Text block =
— BEGIN —

But according to Ash, I am not alone in my struggle to accurately describe the flavor: “If we had time for everybody to say what their descriptors were, you would find that there would not be the same consensus. … I may taste something and call it green pepper and you may taste exactly that same thing and call it pea pods. And that’s because in your experience, that’s what you think of pea pods and this is what I think of green peppers. It’s a language thing. It’s not an oil thing.”

I plow on through and finally get to the last page of the evaluation. Here is where tasters rate the oil in terms of astringency (that mouth drying sensation I most often associate with black tea and tannic red wine) and robustness. There are also boxes to check if the oil is deemed “defective.” Defective seemed like a scary box, and since I really couldn’t pick out defects anyway, I skipped it. My reward for finishing is a couple bites of apple and some swigs of water to rinse away as much residual taste from the oil as possible.

— END —

Set task 1 = Repeat the rows exactly, from the first line of the rows through the line containing "xmin=153 ymin=183 xmax=170 ymax=207".

Supplied records =
— BEGIN —

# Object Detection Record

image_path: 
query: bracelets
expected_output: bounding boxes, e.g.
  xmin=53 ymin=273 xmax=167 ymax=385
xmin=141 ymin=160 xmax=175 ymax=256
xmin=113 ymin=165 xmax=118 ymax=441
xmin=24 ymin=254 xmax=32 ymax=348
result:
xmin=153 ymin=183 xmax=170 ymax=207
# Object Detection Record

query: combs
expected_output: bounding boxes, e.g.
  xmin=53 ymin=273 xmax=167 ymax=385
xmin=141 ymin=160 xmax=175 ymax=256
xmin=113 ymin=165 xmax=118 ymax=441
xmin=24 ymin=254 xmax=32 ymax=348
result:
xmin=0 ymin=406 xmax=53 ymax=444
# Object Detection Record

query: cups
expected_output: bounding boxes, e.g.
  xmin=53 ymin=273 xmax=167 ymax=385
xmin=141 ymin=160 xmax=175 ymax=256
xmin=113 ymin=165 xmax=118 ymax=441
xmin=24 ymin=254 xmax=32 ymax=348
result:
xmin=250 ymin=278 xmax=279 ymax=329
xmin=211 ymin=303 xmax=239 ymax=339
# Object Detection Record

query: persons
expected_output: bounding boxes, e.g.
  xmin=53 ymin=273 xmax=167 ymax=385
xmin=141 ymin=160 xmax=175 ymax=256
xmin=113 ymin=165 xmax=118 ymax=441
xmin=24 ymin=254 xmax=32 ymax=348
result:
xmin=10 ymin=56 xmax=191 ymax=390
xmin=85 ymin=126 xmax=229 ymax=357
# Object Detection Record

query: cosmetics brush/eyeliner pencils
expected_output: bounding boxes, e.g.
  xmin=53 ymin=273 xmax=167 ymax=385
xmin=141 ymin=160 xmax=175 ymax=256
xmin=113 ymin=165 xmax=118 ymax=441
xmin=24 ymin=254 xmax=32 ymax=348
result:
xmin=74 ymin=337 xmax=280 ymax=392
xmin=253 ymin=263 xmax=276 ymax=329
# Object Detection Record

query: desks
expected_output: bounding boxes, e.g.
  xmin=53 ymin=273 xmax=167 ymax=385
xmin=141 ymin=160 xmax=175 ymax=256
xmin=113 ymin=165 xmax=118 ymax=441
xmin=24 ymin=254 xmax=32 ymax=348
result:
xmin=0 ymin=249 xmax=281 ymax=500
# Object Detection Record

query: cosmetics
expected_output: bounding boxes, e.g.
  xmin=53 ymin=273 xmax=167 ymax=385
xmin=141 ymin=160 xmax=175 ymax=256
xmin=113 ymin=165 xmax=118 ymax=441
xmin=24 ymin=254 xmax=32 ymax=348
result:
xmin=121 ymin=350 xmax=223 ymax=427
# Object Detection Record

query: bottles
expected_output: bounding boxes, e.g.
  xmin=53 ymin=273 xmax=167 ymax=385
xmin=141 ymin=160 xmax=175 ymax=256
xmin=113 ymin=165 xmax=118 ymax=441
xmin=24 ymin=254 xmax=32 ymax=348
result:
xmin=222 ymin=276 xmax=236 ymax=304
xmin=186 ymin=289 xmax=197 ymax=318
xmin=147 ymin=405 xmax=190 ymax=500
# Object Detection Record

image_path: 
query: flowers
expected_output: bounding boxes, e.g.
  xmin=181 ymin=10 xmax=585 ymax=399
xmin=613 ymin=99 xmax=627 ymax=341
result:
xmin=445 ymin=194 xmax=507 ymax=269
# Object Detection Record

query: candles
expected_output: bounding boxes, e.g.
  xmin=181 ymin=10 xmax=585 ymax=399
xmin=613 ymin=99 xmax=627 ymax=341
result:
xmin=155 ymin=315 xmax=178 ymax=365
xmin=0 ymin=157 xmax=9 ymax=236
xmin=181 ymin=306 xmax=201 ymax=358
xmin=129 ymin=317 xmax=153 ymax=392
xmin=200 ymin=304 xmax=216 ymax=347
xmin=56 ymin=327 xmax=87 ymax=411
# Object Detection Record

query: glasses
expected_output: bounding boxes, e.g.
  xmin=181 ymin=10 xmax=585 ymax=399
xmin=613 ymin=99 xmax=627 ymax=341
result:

— END —

Set task 2 = Copy the part of the olive oil tasting text from "I plow on through" to "oil as possible." word for word.

Final result 1 =
# Object Detection Record

image_path: 
query: bracelets
expected_output: bounding boxes, e.g.
  xmin=53 ymin=273 xmax=167 ymax=385
xmin=141 ymin=160 xmax=175 ymax=256
xmin=113 ymin=165 xmax=118 ymax=441
xmin=24 ymin=254 xmax=32 ymax=348
result:
xmin=153 ymin=183 xmax=170 ymax=207

Final result 2 =
I plow on through and finally get to the last page of the evaluation. Here is where tasters rate the oil in terms of astringency (that mouth drying sensation I most often associate with black tea and tannic red wine) and robustness. There are also boxes to check if the oil is deemed “defective.” Defective seemed like a scary box, and since I really couldn’t pick out defects anyway, I skipped it. My reward for finishing is a couple bites of apple and some swigs of water to rinse away as much residual taste from the oil as possible.